## [YOUR GOAL]
Count how many lines of the data below contain the string "given". Give only that number.

---------- STORED DATA

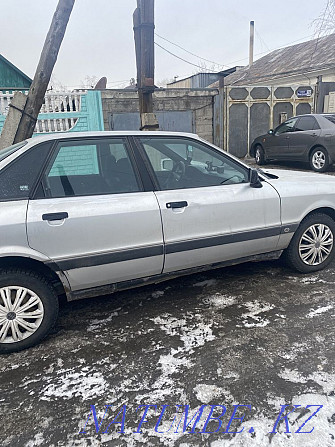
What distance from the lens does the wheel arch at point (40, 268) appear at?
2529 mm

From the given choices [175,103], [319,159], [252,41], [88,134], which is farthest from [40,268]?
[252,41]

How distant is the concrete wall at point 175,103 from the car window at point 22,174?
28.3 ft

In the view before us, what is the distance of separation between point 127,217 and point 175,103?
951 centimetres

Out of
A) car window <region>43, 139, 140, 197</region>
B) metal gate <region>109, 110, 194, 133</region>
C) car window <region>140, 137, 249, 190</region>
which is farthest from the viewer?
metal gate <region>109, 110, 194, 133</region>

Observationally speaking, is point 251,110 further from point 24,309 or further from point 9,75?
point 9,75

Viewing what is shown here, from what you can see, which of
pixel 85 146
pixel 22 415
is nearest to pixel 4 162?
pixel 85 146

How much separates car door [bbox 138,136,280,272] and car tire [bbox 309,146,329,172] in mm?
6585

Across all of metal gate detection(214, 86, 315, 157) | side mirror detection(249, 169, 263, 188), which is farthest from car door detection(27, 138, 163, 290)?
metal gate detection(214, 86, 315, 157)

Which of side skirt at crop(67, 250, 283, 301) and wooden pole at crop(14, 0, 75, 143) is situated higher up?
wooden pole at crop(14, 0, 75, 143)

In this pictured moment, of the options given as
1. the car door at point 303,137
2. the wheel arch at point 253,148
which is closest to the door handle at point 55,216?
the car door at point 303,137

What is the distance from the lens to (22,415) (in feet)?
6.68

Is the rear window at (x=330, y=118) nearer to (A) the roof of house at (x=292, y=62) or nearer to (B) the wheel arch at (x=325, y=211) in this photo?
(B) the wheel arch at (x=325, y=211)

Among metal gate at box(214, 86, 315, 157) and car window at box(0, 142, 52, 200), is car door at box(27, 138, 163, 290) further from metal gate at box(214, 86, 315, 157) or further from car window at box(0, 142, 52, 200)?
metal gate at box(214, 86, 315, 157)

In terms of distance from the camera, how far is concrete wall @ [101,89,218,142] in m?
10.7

--------------------
---------- STORED DATA

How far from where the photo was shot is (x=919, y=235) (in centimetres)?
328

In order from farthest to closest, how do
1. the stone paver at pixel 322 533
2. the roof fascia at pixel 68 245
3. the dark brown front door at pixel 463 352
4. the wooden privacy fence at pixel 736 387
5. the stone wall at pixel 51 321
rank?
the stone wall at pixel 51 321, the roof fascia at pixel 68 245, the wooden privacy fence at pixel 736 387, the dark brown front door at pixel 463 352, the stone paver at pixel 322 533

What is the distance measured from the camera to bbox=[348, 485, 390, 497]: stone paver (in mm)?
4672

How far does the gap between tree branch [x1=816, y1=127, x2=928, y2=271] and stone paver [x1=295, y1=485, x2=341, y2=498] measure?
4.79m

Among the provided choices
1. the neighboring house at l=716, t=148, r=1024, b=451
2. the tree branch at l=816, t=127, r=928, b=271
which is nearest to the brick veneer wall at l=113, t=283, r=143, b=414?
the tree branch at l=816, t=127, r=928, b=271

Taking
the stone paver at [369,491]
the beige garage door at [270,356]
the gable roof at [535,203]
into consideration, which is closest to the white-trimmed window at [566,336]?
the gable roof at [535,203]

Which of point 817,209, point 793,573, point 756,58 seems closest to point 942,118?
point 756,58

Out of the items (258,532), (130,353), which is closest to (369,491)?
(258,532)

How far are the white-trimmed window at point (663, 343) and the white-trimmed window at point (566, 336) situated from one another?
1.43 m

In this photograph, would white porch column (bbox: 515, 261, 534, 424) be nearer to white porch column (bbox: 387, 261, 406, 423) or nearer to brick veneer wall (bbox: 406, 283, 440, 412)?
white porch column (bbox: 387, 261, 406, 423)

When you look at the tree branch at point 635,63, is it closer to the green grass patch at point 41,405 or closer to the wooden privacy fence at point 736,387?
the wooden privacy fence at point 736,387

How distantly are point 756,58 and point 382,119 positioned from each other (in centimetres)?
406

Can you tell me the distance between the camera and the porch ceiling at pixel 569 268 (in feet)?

--------------------

## [SOLUTION FOR THIS PROBLEM]
2